* WORK ITEM
Omit all pictures, and print word for word only the lines from the one containing "kingdom: Animalia" through the end of the data.

[Stored records]
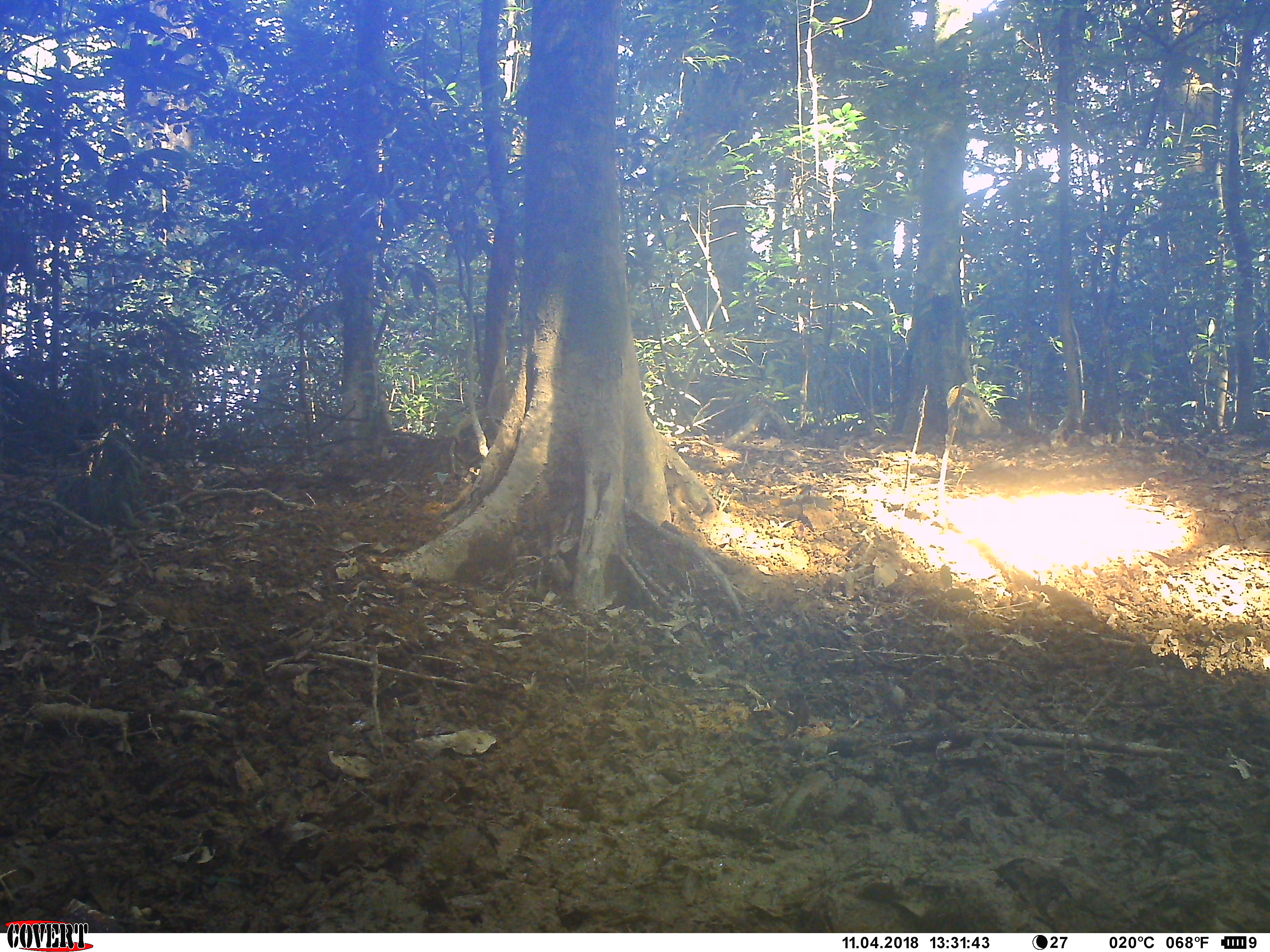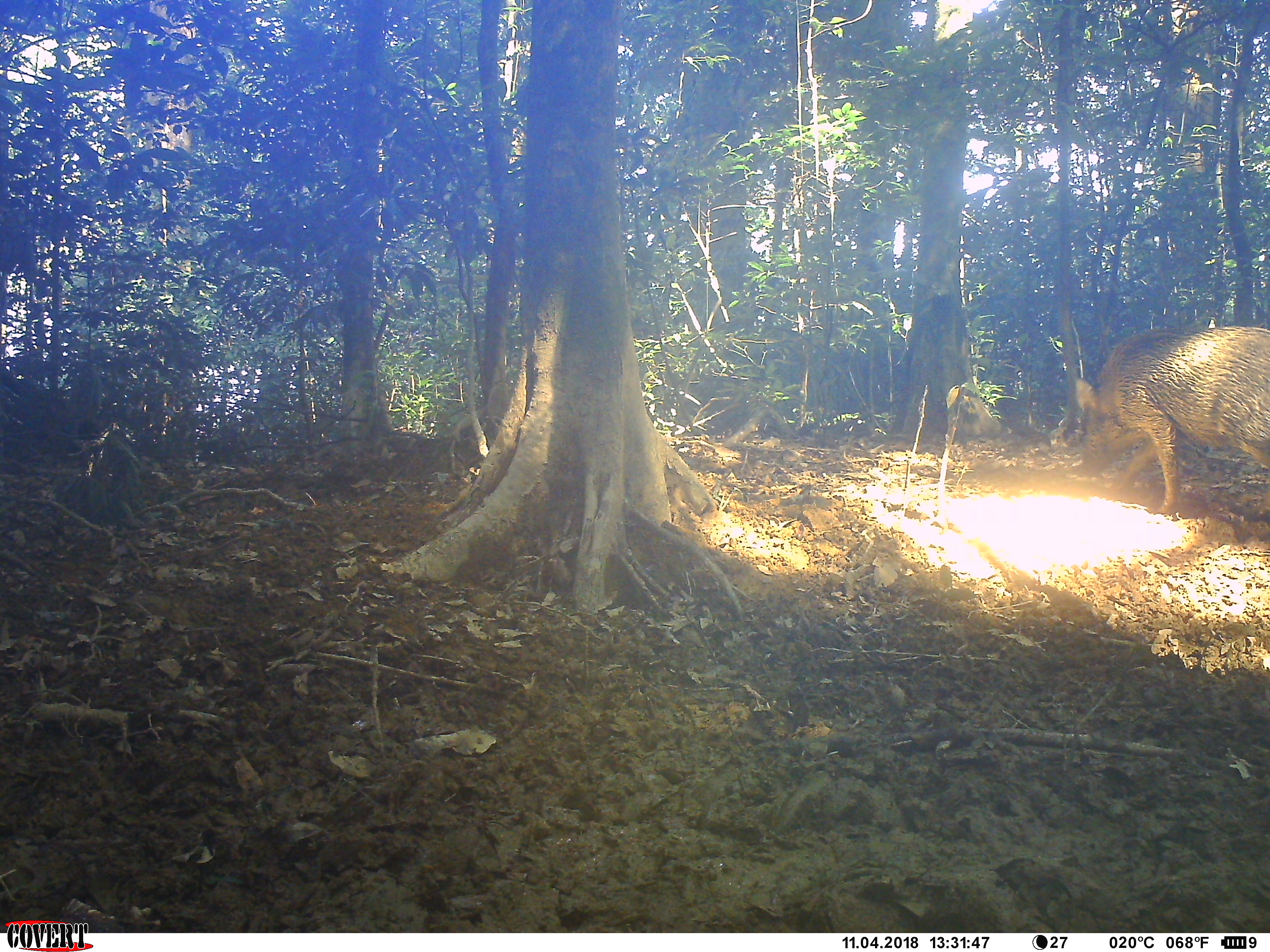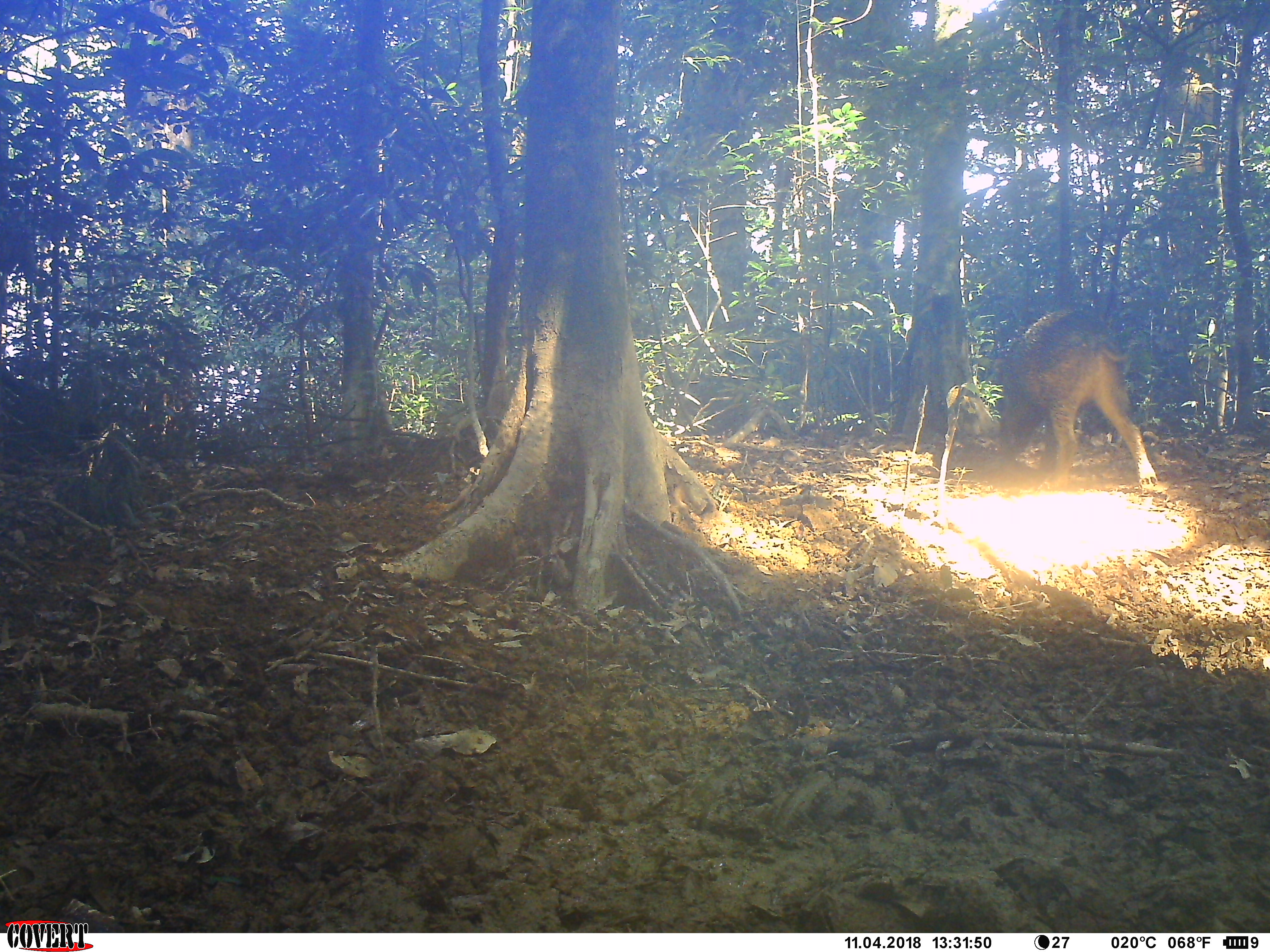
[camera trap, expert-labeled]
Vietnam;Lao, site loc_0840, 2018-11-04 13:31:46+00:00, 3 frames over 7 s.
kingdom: Animalia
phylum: Chordata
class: Mammalia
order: Artiodactyla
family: Suidae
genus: Sus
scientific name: Sus scrofa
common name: eurasian wild pig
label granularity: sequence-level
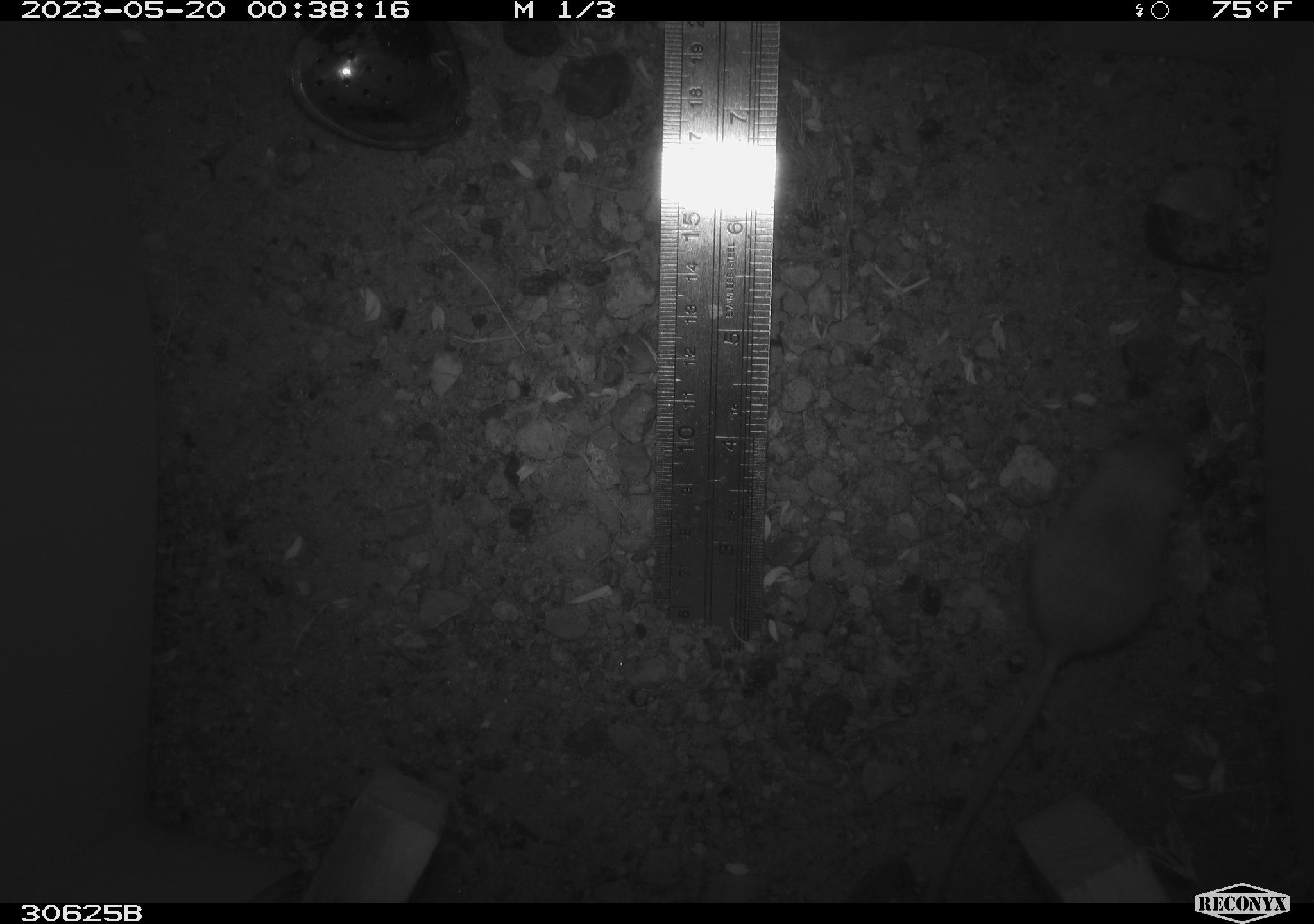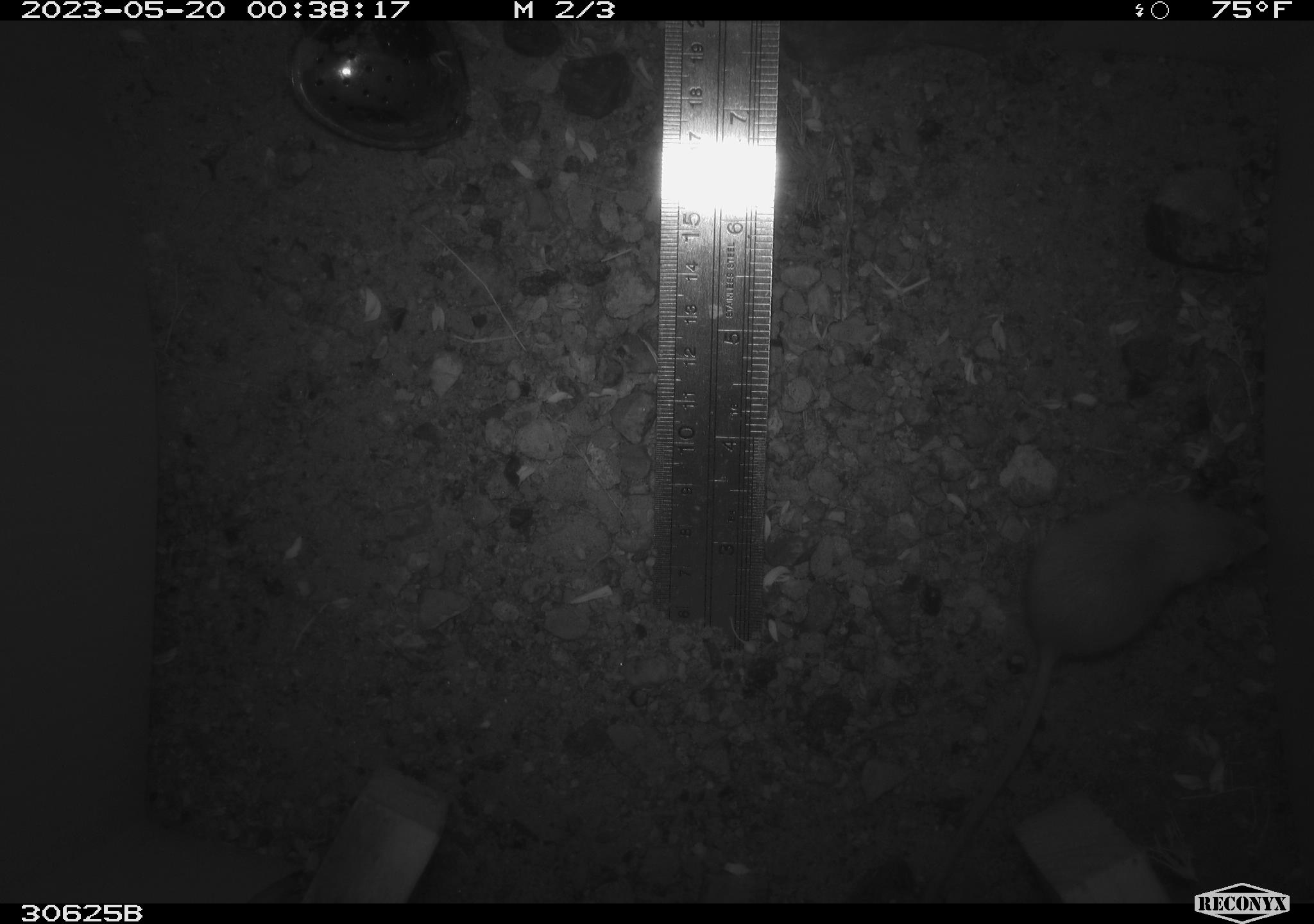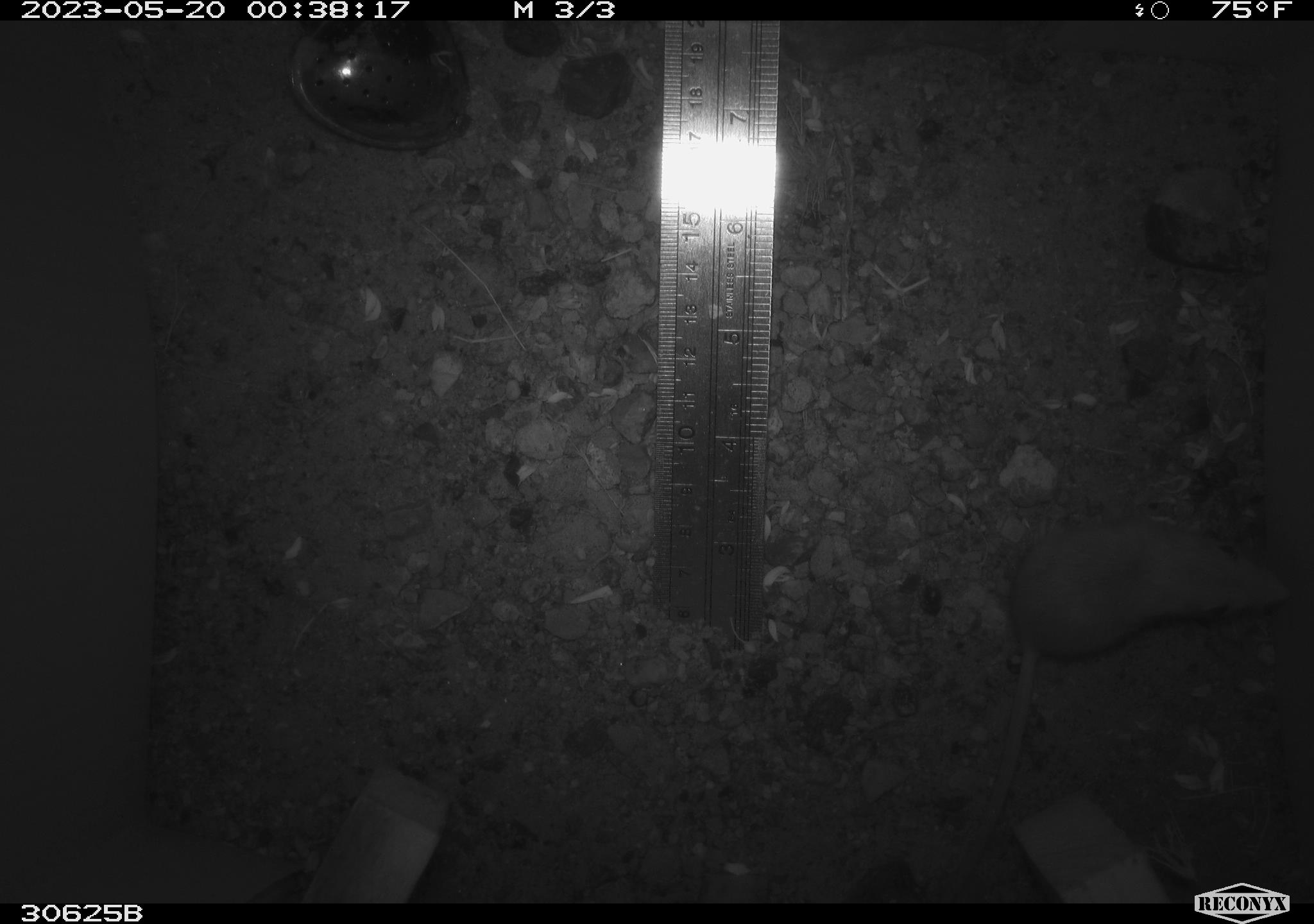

* EXERCISE SOLUTION
kingdom: Animalia
phylum: Chordata
class: Mammalia
order: Artiodactyla
family: Suidae
genus: Sus
scientific name: Sus scrofa
common name: eurasian wild pig
label granularity: sequence-level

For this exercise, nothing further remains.